2016 was in fact the second year in a row in which Icahn's fund posted astonishing losses. 2016's loss of 20.6% topped the decline of 18% that he saw in 2015, according to information available from a regulatory filing and pertaining to Icahn Enterprises. What could have caused the losses?

One possible reason is the broader climate for hedge funds. 2016 saw criticism of the hedge fund model come to a climactic high point, as investors across many areas decided to pull assets from many funds in search of safer investment waters elsewhere. These disgruntled investors tend to see hedge funds as stuck in an old mode of business, including high fees and maintenance responsibilities. These may have once been worth the trade off in exchange for excellent returns, but with returns across the industry slipping, many feel that they are no longer a good investment.

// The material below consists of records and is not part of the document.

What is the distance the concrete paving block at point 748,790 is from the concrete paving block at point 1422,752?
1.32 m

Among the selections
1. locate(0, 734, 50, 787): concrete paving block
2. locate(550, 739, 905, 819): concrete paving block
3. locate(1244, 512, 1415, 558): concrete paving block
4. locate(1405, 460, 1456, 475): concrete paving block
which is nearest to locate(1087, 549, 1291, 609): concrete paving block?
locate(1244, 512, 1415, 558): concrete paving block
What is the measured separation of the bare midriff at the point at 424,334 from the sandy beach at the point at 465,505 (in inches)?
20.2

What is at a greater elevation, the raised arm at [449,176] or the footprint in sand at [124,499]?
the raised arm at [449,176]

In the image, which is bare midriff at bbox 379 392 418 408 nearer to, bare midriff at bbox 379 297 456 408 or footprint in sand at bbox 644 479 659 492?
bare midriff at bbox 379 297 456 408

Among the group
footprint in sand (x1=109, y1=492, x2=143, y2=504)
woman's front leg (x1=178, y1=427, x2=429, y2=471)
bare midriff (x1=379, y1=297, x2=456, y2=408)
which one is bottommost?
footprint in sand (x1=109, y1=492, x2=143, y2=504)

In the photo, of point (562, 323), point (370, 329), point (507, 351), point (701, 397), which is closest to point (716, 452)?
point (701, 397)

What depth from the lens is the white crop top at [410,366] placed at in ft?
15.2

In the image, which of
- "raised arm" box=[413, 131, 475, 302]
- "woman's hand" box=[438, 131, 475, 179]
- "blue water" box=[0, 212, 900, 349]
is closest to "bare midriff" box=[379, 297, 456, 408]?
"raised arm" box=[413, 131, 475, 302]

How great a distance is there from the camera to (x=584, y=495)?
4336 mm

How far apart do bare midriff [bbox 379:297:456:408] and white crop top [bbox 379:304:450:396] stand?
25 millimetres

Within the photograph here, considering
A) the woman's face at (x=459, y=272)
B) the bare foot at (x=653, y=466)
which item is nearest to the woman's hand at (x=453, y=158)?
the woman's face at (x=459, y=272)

Bearish Stance May Have Hurt

Icahn may also have been troubled by his persistent bearish position, with his fund maintaining a major short position in U.S. equities even as the S&P 500 climbed by 10%. Icahn's determination to remain fixed in that position is admirable: his fund had a net short position totaling 138% for the third quarter of 2016.

Icahn, who was one of the major supporters of Donald Trump among Wall Street elite, interestingly was unable to make impressive gains off of the market rally that occurred in the period immediately following the election. Although he did say that his fund purchased a sizable amount of stock on the night of the election, it seems likely that these moves may have been primarily to reduce his net short position. In the end, the fund lost approximately 8% in the fourth quarter, compounding losses of 12.7% for the first three-quarters of the year.

Could Icahn's losses mean the end for the hedge fund industry? Possibly, but there are nonetheless other investors looking for new ways of securing comparable returns to the hedge fund days gone by. Icahn may have to revitalize his thinking in order to remain in the top, though.